Flashback to 1979: I learn to make and enjoy rice pudding with stewed fruit in 1979 at Finlaystone in the large, ancient kitchen. We serve it as dessert most days to our hard-laboring staff along with the largest meal of the day: lunch.
Nostalgia Bake, English Style
We prepare it using the English-style bottled milk with cream on the top, 2 pints, a handful of rice and some sugar. Then place the pudding a couple hours before lunch into the “slow oven” of the Esse coal-burning stove. When it is ready, we pull it from the oven and place it on a trivet on the wooden tea trolley along with the stewed fruit, and the rest of lunch. Drive the trolley down to the dining room, right at noon, no later, through its 3-foot-thick doorway. Enter the great dining room with an oversized fireplace and the trolley becomes the buffet station in the room. We serve the food around to each person seated at the large table, dish by dish, until all the sometimes 8 to to 10 and sometimes more plates are filled. Then the eating commences.
After the meal, but before the cheese and biscuits are passed around the table, the rice pudding is served with stewed fruit: the highlight of the meal.
Note…
A couple of caveats: use whole milk to get the esteemed brown skin to form on the top of the rice pudding. Another tip is to stone the plums, cherries, apricots or core the apples that you are using so that you don’t bite into the pits and seeds as you eat your pudding.

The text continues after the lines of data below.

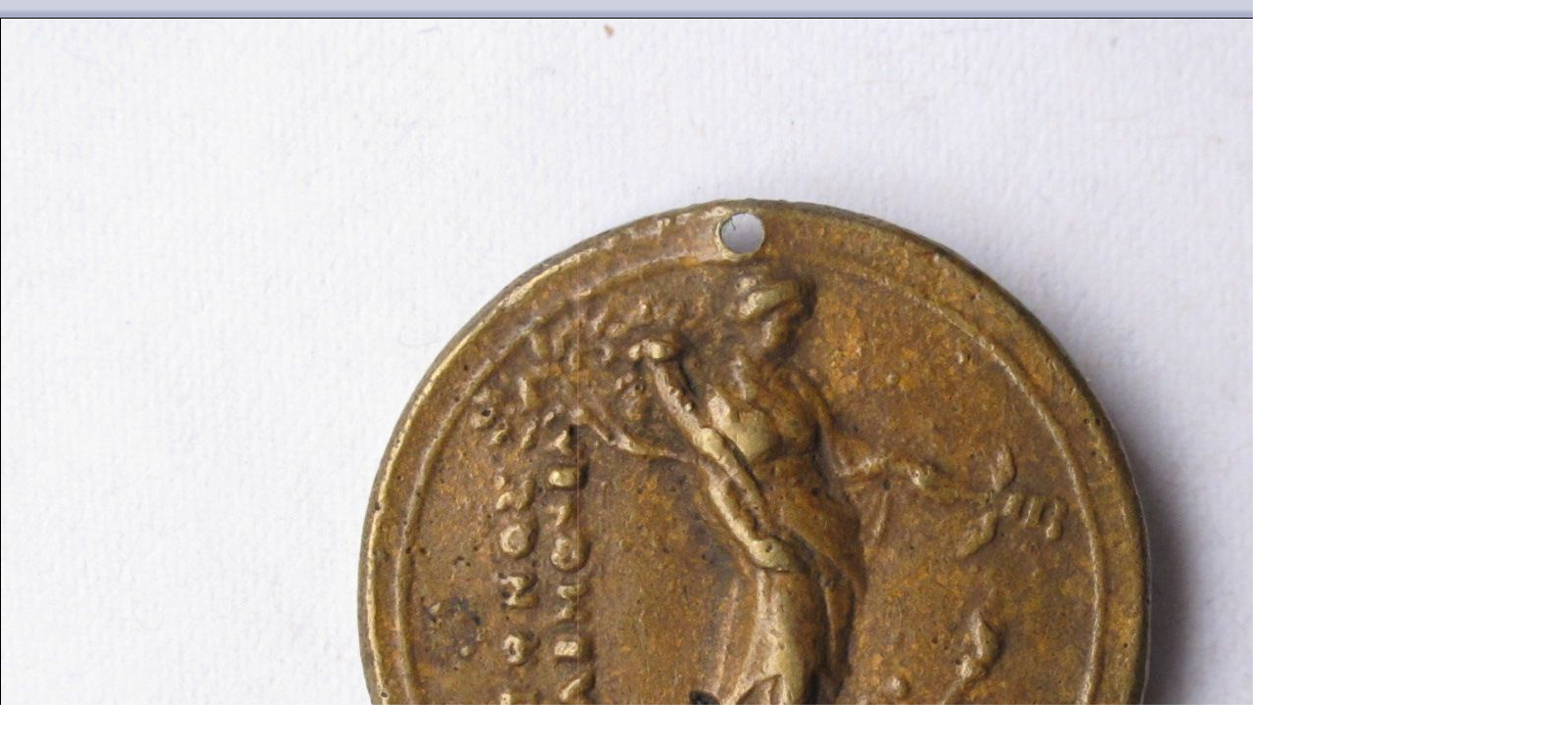

--- FILE ---
content_type: text/html;charset=UTF-8
request_url: https://medaillesetantiques.bnf.fr/ws/catalogue/app/collection/image/3663?iImg=1&thumbw=2000&thumbh=1500
body_size: 1265
content:




<!DOCTYPE HTML PUBLIC "-//W3C//DTD HTML 4.01 Transitional//EN" "http://www.w3.org/TR/html4/loose.dtd">
<html lang="fr">
	<head>
		<meta http-equiv="Content-Type" content="text/html; charset=UTF-8" />
		<title>Image</title>
		
		<style type="text/css">
			body {
				margin: 0;
				padding: 0;
			}
			table {
				border: 0;
				border-collapse: collapse;
				width: 100%;
			}
			td {
				padding: 0;
			}
			.top td {
				/*background-image: url(/rsrc/img/bg_menu.gif);*/
				background: url("/rsrc/img/bg_menu_light_top1x25.png?thumbc=3F4461") repeat-x scroll center top transparent;
				/*color: black;*/
				color: #FFFFFF;
				padding: 0.1em 0.4em;
				font-family: Verdana, Arial, Helvetica, sansserif;
				font-size: 0.7em;
			}
			.btClose {
				 width: 16px;
				 height: 16px;
				 border: 0;
				 cursor: pointer;
			}
			.mainImg {
				display: block; 
				border: 0.05em solid black;
			}
		</style>
		
		
<!-- InlineJsVariable START -->
<script type="text/javascript" >
window.wmDevJs = false;
if(typeof wmJsVersion == 'undefined'){
var wmJsVersionScript = document.createElement('script')
wmJsVersionScript.src = '/rsrc/js/library/vendor/modernizr/dist/modernizr-build.js?v=9.23.10';
document.head.appendChild(wmJsVersionScript);
}
window.wmJsVersion='9.23.10';
</script>

<!-- InlineJsVariable END -->

		<script type="text/javascript" src="/rsrc/js/library/jQuery/jquery-latest.js?v=9.23.10"></script>
<script type="text/javascript" >
window.wmDevJs = window.wmDevJs || false;
window.jQuery = window.jQuery || {};
jQuery.migrateMute = !window.wmDevJs;
</script>
<script type="text/javascript" src="/rsrc/js/library/jQuery/jquery-migrate-latest.js?v=9.23.10"></script>

		<script type="text/javascript" src="/rsrc/js/utils.js?v=9.23.10"></script>

		<script type="text/javascript" src="/rsrc/js/global.js?v=9.23.10"></script>
	
		
<!-- InlineJsVariable START -->
<script type="text/javascript" >
window.wmDevJs = false;
if(typeof wmJsVersion == 'undefined'){
var wmJsVersionScript = document.createElement('script')
wmJsVersionScript.src = '/rsrc/js/library/vendor/modernizr/dist/modernizr-build.js?v=9.23.10';
document.head.appendChild(wmJsVersionScript);
}
window.wmJsVersion='9.23.10';
</script>

<!-- InlineJsVariable END -->


<!-- Import JS START -->
<script type="text/javascript" src="/rsrc/js/library/vendor/lazysizes/lazysizes.min.js?v=9.23.10"></script>
<script type="text/javascript" src="/rsrc/js/library/vendor/iframe-resizer-v4/js/iframeResizer.contentWindow.min.js?v=9.23.10"></script>
<script type="text/javascript" src="/rsrc/js/library/require/require.js?v=9.23.10"></script>
<script type="text/javascript" src="/rsrc/js/main.js?v=9.23.10"></script>

<!-- Import JS END -->

	</head>
	
	<body onload="Popup.resize()">
		<table>
			<tr class="top">
				<td>&nbsp;</td>
				<script type="text/javascript">document.write("<td align='right'><input type='image' src='/rsrc/img/auto/000000/bt_close.gif' class='btClose' onclick='w.close()' alt=\"Fermer la fenêtre\" /></td>")</script>
			</tr>
			<tr>
				<td colspan="2"><img src="/ws/catalogue/app/file/download/Belli-040R.jpg?key=F047C7z875mq3zSX3HAkAtEylDlk5afMc" class="mainImg" alt="" /></td>
			</tr>
		</table>
	</body>
</html>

Below is Mrs. Beeton’s Victorian-era recipe for baked rice pudding and a stewed fruit recipe from The Joy of Cooking. For our busy, modern lives, rice pudding with stewed fruit might be more of a Sunday afternoon meal preparation than a lunch dish. You can prepare it quickly to bake for a couple hours along with a turkey or roast in the oven.
Baked Rice Pudding
Serves 3 to 4 persons
Ingredients – 1 pint of milk, 3 tablespoonfuls of rice, 1 1/2 tablespoonfuls of sugar, salt, nutmeg. Method – Pick and wash the rice, place in a greased pie-dish. Add the sugar, milk and a small pinch of salt. Sprinkle the surface with nutmeg, and bake in a slow oven (325 F) for about 2 hours. Note – Skim milk and a 1/2 oz. butter, or a level tablespoonful of chopped suet may be used instead of the milk.
Stewed Fruit
Makes several cups
Use whole or cut into halves and if necessary remove the seeds from: 4 cups of fruit such as plums, blueberries, apples, apricots or cherries. You may prick the fruit before dropping it into: 1 to 1 1/2 cups boiling water. Reduce heat at once and simmer until nearly tender (about 15 minutes). Add: 1/2 to 1 cup of sugar, depending on the tartness desired. Cook another 15 to 20 minutes until thickened.
Beverly Carrigan says
Looks very yummy! Spent last weekend with History Colorado tasting wine. We spent a nite at Gateway Resort, fabulous car collection.
Cooky says
Thanks, Bev! It was so good to have dinner with you and Ann in Mountain Village a few weeks back! Gateway is fabulous and really beautiful part of southwestern Colorado.